First, the greatest threat to human progress does not come from climate deniers; it comes from weighing in on deniers. The idea that public policy, business and individuals should unite around an austerity agenda that deprives markets of the energy they need to function could bring about a human catastrophe that would be dwarfed by rising temperatures alone. That’s why Pope Francis writes in his climate encyclical Laudato Si’: “We are not facing separate crises – one environmental, the other economic – but a complex crisis with A complex crisis with multiple challenges. Solutions require an integrated approach. We must simultaneously eradicate poverty, restore the dignity of the excluded and protect nature.
Therefore, every nation-state should choose an energy-rich future—one that is as clean, affordable, reliable, and consistent with national security needs as possible. The energy austerity plan provides none of this. To properly care for the planet and its 10 billion upcoming inhabitants, we must choose abundant energy sources.
Second, there are too many uncertainties about our climate future that are mistaken for certainties for political purposes. It is undeniable that human activity – including the consumption of fossil fuels – is affecting our air, land and water in ways that deserve our attention. But it is also clear that non-human influences are even more important determinants of global temperatures.

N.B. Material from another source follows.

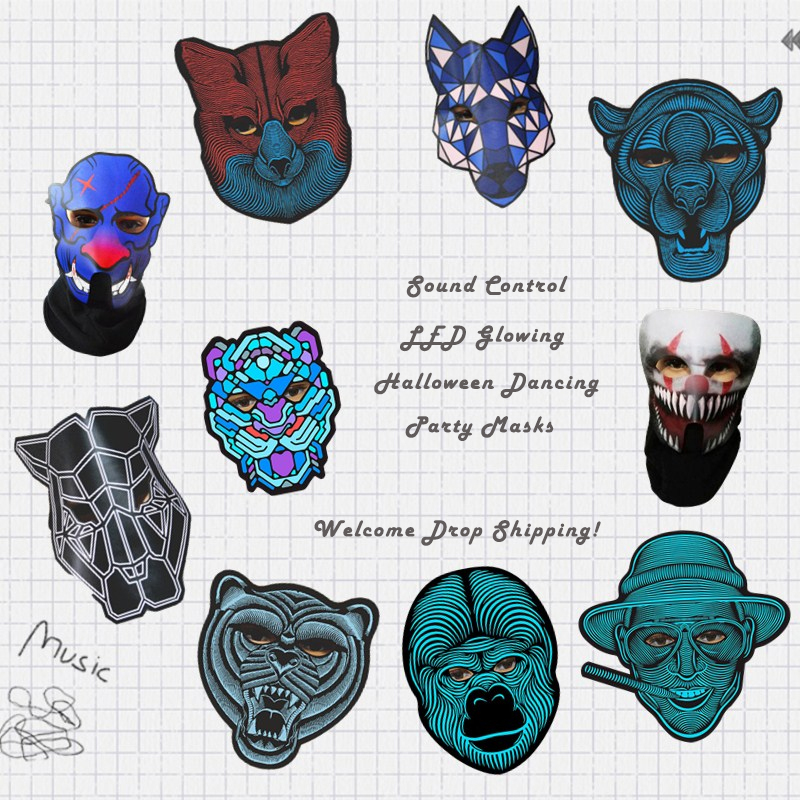 Halloween LED Light Airsoft Full-face Mask Voice LED Control Glowing Flash Cosplay Masks Disfraces Carnaval Party Supplies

That’s why the Intergovernmental Panel on Climate Change (IPCC)—the world’s most authoritative body for commenting on climate science and trends—expresses all of its climate findings in probabilistic terms. So we know from the IPCC that global temperatures have probably risen by +1.1°C since the 19th century, and are likely to rise by another +1.3°C over the next 80 years. While this continued warming trend will have many important economic, social and environmental impacts, mass human extinction is not among them.
Changing global weather patterns create both winners and losers. Today, only potential losers dominate global headlines and policy debates. As a result, the punitive provisions of the Paris Agreement – which pledged to limit global temperature rise to well below 1.5°C by 2050, regardless of the cost to human well-being – have outlived their usefulness. Policymakers should abandon the precepts of Paris, which are both unreasonable and fundamentally ill-conceived.
Third, so-called climate-related financial products are exactly the opposite of the wishes and needs of conscious asset owners and climate activists. Climate-related funds limit their investments to companies that have committed to becoming carbon neutral by 2050. The inevitable consequence of this filtering is that investors will end up with extremely inefficient portfolios and no voting power in those companies that most need to change to achieve global net zero emissions.
Here's another energy conundrum: We may be able to put ourselves into a green portfolio, but we can never put ourselves into a green world. Decarbonizing and reconfiguring energy grids requires significant investment, not disinvestment. No doubt this is why Bill Gates once said that trillions of dollars in ESG investments have failed to remove a ton of carbon from the air.
Finally, fiduciary rules will almost certainly require asset managers to now close all ESG funds and redirect these client assets to broader market alternatives and proven impact investment strategies. It has been proven that it is possible to achieve market-related returns while driving a range of important social and environmental objectives; this is simply not possible through divestment from public equities, as ESG strategies claim. Direct investments in certain classes of green bonds, low-income housing funds and sustainable private credit strategies can generate verifiable social and environmental benefits while generating returns consistent with the underlying risks of their asset classes, something few ESG funds can now claim at this point.
NCEA will help scientists address uncertainties and exaggerations in predictions of global warming and its consequences. We also commit to holding politicians to account and ensuring they accurately calculate the real costs and benefits of their proposed policies. Finally, we will help ensure that finance plays its rightful role in society, as stewards of asset owners' single and dual bottom-line objectives, and in compliance with fiduciary rules. ESG products have long promised their loyal followers that they will do well and do good, but in reality, they do very little of either. Now, after years of false promises and obfuscation, the truth will set us free.
Terrence Keeley, CEO of Impact Assessment Labs and author of Sustainable and Ending ESG.